La niña apenas tenía seis años cuando comprendió lo que significaba ser rechazada. Sus ojos carmesí, tan distintos a los de los demás, brillaban entre lágrimas mientras corría tras la figura de su madre.
—¡Madre, no me dejes! —gritó con la voz quebrada.
La mujer se volvió por un instante, sus labios temblaron y en sus ojos hubo un destello de miedo más fuerte que el amor.
—No me sigas. Tú… tú no eres mi hija.
Las palabras la atravesaron como cuchillas. La pequeña se detuvo, con un diamante azul brillando en la palma de su mano, único vestigio de un origen que ni ella entendía. La vio alejarse, desvanecerse en la oscuridad, hasta que el silencio fue lo único que le quedó.
Cayó de rodillas, sollozando. Fue entonces cuando alguien más apareció. Un joven de cabello rubio, ojos azules como el hielo y un porte solemne, vestido de negro. Se inclinó hacia ella, observándola con curiosidad.
—¿Por qué lloras? —preguntó con voz calma.
Ella levantó el rostro empapado de lágrimas.
—Mi madre… me dejó.
El muchacho le tendió la mano. Sus dedos eran fríos como la noche misma.
—Ven conmigo.
Ella dudó. Miró esa mano helada y, con un temblor en los labios, la apartó.
—¿Cómo te llamas? —insistió el joven.
bajó la mirada.
—No… no tengo nombre.
El observó su mano y shiro se dio cuenta y respondió
—Nací con este símbolo… —Shiro levantó la mano y la mostró con timidez
—Sus ojos carmesí brillaron con firmeza mientras lo miraba sin parpadear.
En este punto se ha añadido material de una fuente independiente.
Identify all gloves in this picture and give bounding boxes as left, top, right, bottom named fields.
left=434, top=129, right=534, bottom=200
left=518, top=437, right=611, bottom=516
—Dime,… ¿qué eres en realidad?
Demion sostuvo su mirada sin pestañear. En sus ojos azules brilló un destello oscuro,
— yo no soy humano —respondió con calma, casi con arrogancia
—Y tú tampoco lo eres.
Se inclinó hacia ella apenas un poco, su voz bajó a un susurro cargado de misterio.
—Shiro… tú y yo pertenecemos a un mundo que los demás jamás entenderían.